◆ Aim of the task ◆
Arrange the data below as a JSON list of strings, with one string for each line and any blank lines omitted.

◆ Data ◆
************
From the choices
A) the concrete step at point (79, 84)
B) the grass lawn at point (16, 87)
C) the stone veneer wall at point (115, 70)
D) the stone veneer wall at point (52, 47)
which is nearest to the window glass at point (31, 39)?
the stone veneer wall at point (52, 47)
************
◆ Solution to the problem ◆
[
  "From the choices",
  "A) the concrete step at point (79, 84)",
  "B) the grass lawn at point (16, 87)",
  "C) the stone veneer wall at point (115, 70)",
  "D) the stone veneer wall at point (52, 47)",
  "which is nearest to the window glass at point (31, 39)?",
  "the stone veneer wall at point (52, 47)"
]